• **Task goal**
Edit the stretch from the line containing "Considering" through the line containing "12934 millimetres" by replacing "item" with "entry", keeping everything else unchanged, and return only those lines.

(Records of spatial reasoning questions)
= = = = = = =

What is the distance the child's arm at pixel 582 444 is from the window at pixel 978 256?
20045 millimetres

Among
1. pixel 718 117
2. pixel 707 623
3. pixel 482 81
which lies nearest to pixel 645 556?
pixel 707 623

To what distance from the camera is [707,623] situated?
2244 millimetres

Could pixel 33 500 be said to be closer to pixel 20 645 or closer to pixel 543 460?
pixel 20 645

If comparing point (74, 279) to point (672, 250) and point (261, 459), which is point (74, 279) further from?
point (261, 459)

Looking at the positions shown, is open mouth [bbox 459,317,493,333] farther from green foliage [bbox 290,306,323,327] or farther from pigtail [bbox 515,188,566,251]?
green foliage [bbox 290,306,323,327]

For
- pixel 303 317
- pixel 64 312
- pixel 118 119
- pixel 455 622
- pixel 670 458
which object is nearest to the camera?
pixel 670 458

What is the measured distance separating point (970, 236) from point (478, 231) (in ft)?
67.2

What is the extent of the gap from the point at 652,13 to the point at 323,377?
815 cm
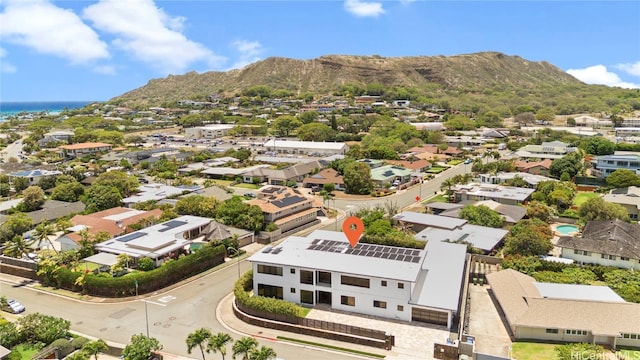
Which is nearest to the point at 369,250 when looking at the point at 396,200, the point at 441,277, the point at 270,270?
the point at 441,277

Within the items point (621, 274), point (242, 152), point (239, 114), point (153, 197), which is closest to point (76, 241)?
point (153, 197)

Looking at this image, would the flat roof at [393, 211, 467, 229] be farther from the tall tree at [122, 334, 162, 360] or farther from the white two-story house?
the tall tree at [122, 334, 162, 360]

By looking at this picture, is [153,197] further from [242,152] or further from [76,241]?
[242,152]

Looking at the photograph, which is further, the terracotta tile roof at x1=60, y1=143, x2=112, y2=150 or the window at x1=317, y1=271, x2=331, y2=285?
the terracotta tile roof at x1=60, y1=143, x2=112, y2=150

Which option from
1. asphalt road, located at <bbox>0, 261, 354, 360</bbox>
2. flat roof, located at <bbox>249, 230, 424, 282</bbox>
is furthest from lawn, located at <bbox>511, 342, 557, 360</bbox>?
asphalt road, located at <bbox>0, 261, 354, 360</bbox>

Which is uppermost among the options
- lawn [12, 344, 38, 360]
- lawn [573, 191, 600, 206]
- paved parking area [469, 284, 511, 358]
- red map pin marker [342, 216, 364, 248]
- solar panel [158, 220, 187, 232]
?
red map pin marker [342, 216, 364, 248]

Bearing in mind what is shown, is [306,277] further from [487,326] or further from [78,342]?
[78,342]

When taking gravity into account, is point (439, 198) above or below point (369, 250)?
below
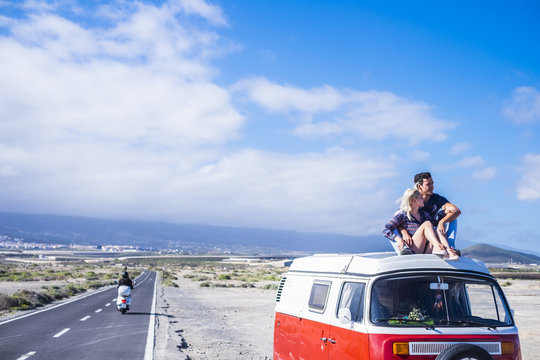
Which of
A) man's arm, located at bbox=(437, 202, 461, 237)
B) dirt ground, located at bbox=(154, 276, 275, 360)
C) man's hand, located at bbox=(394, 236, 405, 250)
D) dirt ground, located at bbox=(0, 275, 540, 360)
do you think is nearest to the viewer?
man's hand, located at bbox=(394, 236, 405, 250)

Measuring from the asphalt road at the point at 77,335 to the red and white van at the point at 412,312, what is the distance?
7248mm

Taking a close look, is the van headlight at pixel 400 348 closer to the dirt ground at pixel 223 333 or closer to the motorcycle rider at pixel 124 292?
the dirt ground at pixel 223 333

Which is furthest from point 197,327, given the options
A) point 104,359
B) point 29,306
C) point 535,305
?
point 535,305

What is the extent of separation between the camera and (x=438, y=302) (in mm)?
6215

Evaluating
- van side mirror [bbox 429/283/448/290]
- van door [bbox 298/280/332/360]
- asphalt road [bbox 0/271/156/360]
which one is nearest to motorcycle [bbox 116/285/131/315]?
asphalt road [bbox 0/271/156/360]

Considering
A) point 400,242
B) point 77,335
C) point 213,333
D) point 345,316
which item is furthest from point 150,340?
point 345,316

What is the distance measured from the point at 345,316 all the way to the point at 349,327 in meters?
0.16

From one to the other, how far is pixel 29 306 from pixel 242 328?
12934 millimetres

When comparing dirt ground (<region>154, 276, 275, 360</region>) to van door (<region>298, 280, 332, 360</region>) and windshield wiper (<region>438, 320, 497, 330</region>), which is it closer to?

= = = = = = =

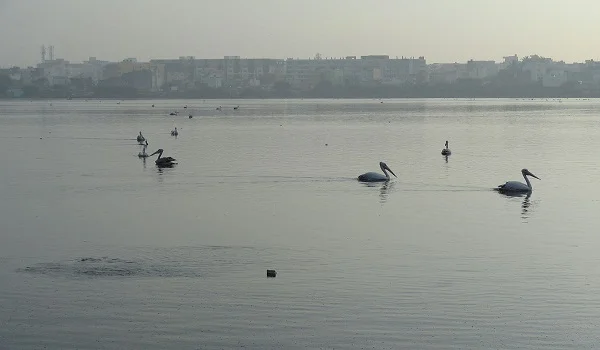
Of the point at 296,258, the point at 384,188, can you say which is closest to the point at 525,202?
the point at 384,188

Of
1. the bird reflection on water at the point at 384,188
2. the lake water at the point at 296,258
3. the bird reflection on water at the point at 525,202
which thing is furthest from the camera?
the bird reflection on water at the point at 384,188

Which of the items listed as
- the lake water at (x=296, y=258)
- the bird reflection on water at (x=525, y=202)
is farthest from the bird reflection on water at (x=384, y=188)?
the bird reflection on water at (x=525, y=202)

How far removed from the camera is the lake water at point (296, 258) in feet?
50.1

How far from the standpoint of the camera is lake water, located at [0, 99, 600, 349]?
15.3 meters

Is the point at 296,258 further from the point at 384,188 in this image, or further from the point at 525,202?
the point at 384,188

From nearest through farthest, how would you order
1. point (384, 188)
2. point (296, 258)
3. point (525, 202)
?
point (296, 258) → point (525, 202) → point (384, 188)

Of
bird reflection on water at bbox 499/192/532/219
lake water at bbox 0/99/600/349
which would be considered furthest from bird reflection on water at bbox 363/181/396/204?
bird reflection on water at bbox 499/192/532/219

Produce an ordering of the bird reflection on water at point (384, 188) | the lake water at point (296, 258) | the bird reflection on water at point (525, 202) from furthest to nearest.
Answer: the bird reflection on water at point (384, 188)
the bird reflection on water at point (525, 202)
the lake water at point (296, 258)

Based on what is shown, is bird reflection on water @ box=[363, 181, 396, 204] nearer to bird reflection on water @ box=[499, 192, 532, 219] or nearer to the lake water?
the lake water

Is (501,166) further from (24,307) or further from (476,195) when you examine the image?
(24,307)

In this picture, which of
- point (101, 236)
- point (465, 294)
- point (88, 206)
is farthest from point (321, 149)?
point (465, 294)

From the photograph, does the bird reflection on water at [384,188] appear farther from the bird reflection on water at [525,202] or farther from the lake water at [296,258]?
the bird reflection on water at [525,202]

= = = = = = =

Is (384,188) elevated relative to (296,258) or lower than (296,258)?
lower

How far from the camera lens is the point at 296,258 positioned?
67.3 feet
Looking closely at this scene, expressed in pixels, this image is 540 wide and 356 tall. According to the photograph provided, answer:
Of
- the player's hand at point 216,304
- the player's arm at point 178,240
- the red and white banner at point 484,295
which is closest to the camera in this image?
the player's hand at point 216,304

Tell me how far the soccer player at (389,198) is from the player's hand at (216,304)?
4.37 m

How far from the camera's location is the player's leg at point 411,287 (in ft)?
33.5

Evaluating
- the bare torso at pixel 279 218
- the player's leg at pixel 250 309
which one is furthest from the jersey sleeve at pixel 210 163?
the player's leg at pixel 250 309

= = = = = = =

• **Complete answer**
Considering
A) point 400,242
B) point 77,335
C) point 213,333
D) point 345,316
which entry is furthest from point 150,340?
point 345,316

What is the distance measured from the point at 345,316 all the way to the point at 349,327 in meters?
0.16

From one to the other, how far is pixel 29 306 from pixel 242 328?
12934 millimetres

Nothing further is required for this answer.